Solutions to the Banking Crisis

Clay Lowery and Leonard Lapidus discussed the causes of and solutions to the world-wide banking crisis at the latest ICGFM DC Forum on March 4th. The topic, International Experience in Managing Banking Crises, generated interest from the ICGFM members who attended the learning event.

Clay Lowery charted the course of the crisis from the August 2007 liquidity problem to the current situation. Although optimistic about the ability for governments to turn around the financial situation, Mr. Lowery commented that the response in the current stimulus bill is not "targeted, timely and temporary". He suggested that the current response in the United States could have unintended consequences such as inflation, higher interest rates through higher government debt and crowding out of the financial sector from borrowing because the government is borrowing so much. Mr Lowery cautioned that governments often budget at the same level as the year before making the expenditures permanent.

Clay Lowery discusses the European context to the financial crisis

Leonard Lapidus described the financial crisis as one of liquidity, solvency and contagion. Mr. Lapidus described the network affect in the financial crisis that spread from one institution to another. Financial counterparts were not sure of their partner's solvency. 

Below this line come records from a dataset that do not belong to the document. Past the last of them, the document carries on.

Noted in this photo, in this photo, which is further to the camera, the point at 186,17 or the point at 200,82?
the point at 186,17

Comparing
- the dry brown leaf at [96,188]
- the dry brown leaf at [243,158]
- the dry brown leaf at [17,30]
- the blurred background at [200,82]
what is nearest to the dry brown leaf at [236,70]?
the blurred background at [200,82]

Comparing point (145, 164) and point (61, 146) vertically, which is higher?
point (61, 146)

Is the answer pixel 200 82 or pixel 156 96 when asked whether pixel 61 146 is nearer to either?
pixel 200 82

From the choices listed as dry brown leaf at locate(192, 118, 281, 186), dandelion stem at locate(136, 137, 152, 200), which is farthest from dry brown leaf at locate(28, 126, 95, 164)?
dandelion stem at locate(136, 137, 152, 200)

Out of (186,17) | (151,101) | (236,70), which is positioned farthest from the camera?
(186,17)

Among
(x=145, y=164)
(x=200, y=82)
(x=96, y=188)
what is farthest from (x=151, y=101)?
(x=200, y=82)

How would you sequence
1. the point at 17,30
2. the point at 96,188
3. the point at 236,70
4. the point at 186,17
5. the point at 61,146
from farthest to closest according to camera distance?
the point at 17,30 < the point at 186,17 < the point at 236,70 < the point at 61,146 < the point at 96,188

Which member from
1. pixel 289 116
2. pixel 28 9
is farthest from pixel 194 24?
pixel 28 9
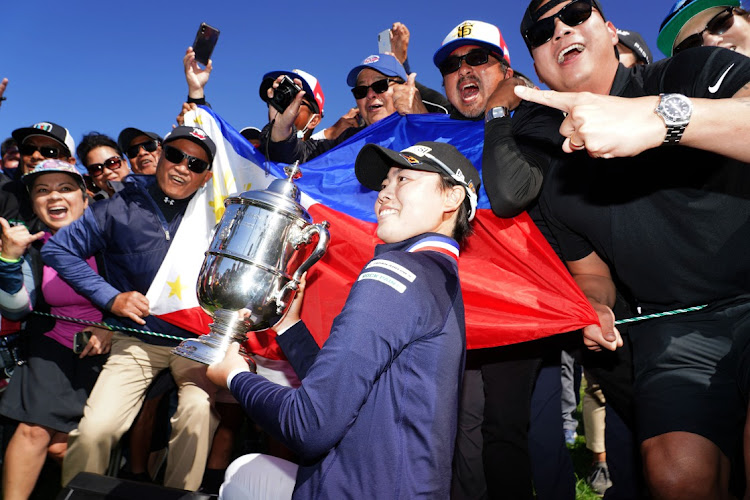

Mr. Lapidus believes that the response among governments to the crisis has been vigorous and on the right track. The stimulus packages should be short term. 

There was discussion about whether improved governance and audit is necessary. Mr. Lapidus pointed out that many actors in the financial system are not good agents for their constituency. For example, many executives in firms have not been good agents of shareholders and have taken on the prerogative of owners through large pay packages.

Leonard Lapidus suggesting that major changes are needed in institutional arrangements to promote more effective governance. 

1 comment:

Isaac said...

The topic was of great importance, something that everyone is well aware of and in need of some desperate answers. I particularly agree with Mr. Lapidus regarding the need for an increase in incentive/punishment on the financial agents who acted with their own priorities on the front line, when they should have acted with the individual’s best interest. It is here the root of many problems, which need to be repaired as one of the first priorities on the agenda.